Ever raised hogs?  Pigs will root and kill everything in the area that you give them.  Granted, you're gonna need a pretty stout fence, but I bet they'd kill all those trees within a few years.  Taste mighty good at the end too


----------



## duff0369 (Dec 30, 2013)

mithesaint said:


> how many goats do you have?  Fence in the area and let them go nuts for a few years.  Goats will eat anything.
> 
> Ever raised hogs?  Pigs will root and kill everything in the area that you give them.  Granted, you're gonna need a pretty stout fence, but I bet they'd kill all those trees within a few years.  Taste mighty good at the end too



None yet, I have to erect the fencing this spring.

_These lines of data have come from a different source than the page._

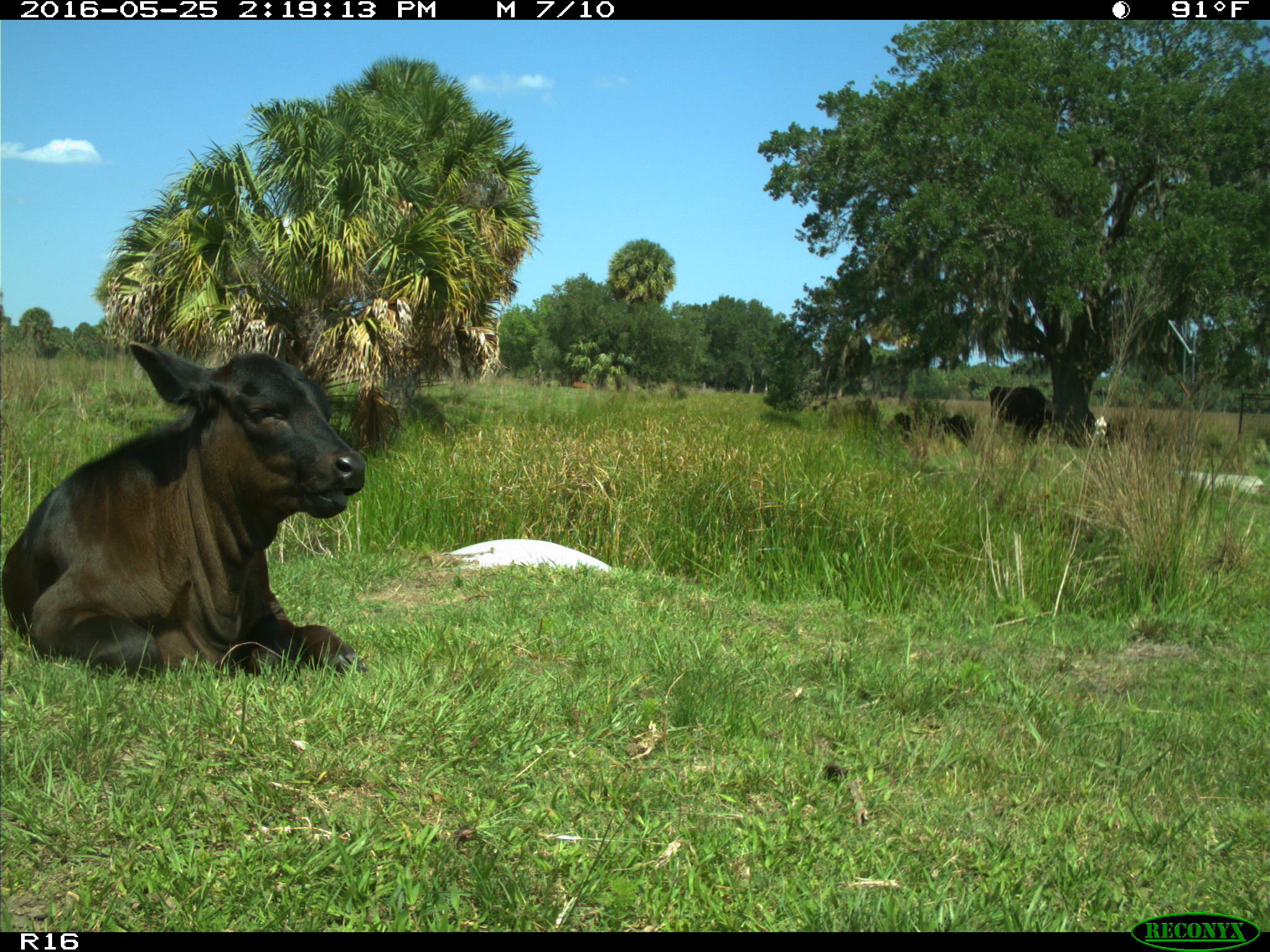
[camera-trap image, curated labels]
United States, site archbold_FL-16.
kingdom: Animalia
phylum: Chordata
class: Mammalia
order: Artiodactyla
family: Bovidae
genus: Bos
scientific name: Bos taurus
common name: domestic cow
Bos taurus (domestic cow).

Pigs really have crossed my mind, there are some semi-large trees in the field that I can't pull out with my tractor or truck and I heard that if you sprinkle a little salt on and around the stumps that pigs will root out the stump for you.


----------



## semipro (Dec 31, 2013)

mithesaint said:


> Goats will eat anything.


We'd love to use some goats to control Autumn Olive, multiflora rose, and poison ivy but we have a lot of Cherry trees. 
Our friends with goats echo what you say about them eating anything but that 's what gets them in trouble.  The Cherry and rhododendron in our area will kill them.


----------